Hmmm, ok. A few questions:
- Is supporting only the builtin constraints that are part of jsonschema (or similar) sufficient? Can we avoid supporting arbitrary python callables and still have most users be happy?
- What constraints are most common in your experience? How often does a field need a constraint as opposed to just a type?
- Can we get by without the
validatefunction for now, only supporting validating constraints on decode?
Is supporting only the builtin constraints that are part of jsonschema (or similar) sufficient? Can we avoid supporting arbitrary python callables and still have most users be happy?
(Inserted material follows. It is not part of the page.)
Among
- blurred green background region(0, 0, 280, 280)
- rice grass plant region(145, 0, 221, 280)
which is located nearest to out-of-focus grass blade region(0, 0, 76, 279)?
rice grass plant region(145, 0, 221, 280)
I think it would be good for a lot of use cases, but certainly not all. Why do you want to avoid supporting arbitrary python callables?
What constraints are most common in your experience? How often does a field need a constraint as opposed to just a type?
I don't have a survey or anything, but I'd say Len, Ge/Le/Gt/Lt and Pattern are probably the most common.
Can we get by without the
validatefunction for now, only supporting validating constraints on decode?
I'd say so, yes. I think that's how it will be used most of the time.
Why do you want to avoid supporting arbitrary python callables?
Nothing against it in particular. However, the current way the internal type tree is represented makes supporting these tricky. All the builtin constraints can mostly only be applied to one type (and cases where they can apply to multiple are already explicitly forbidden in msgspec due to ambiguity). This makes our internal representation of these constraints easy.
If we support arbitrary user defined constraints, then we'd need to modify our internals much more to be able represent e.g.
class Example:
a: Annotated[int, Predicate(custom_1)] | Annotated[str, Predicate(custom_2)]
Not sure I completely follow, but it sounds like it's internal complexity, which is a fair reason. Maybe custom predicates can be saved for later? I think they are a super valuable feature, but I do think the basic Ge ones are an easier place to start.
Yeah, it'd mess with the internals in a way that's doable but would require more thought. I don't think implementing any of the builtin constraints will require much of a refactor - the main issue there is how the users spell them (tieing in to #125).
Posting here because this is specific to annotated-types although it is also related to the discussion in #125.
I think I at least found a solution for the discussion about Annotated[..., Field(...)] vs. Annotated[..., *Field(...)]: https://github.com/annotated-types/annotated-types/commit/f59cf6d1b5255a0fe359b93896759a180bec30ae
With that change anything that is compatible with annotated-types would be able to interpret Annotated[..., Field(...)]. So, for example, you could define a type Annotated[int, msgspec.Field(ge=0)] and Hypothesis or even Pydantic would be able to interpret it.
You could also choose to use the same object for the foo: int = Field(ge=0) syntax (that's what Pydantic does), but then Hypothesis and the rest of the annotated-types ecosystem would not recognize it, but you'd give users the option to choose their preferred syntax.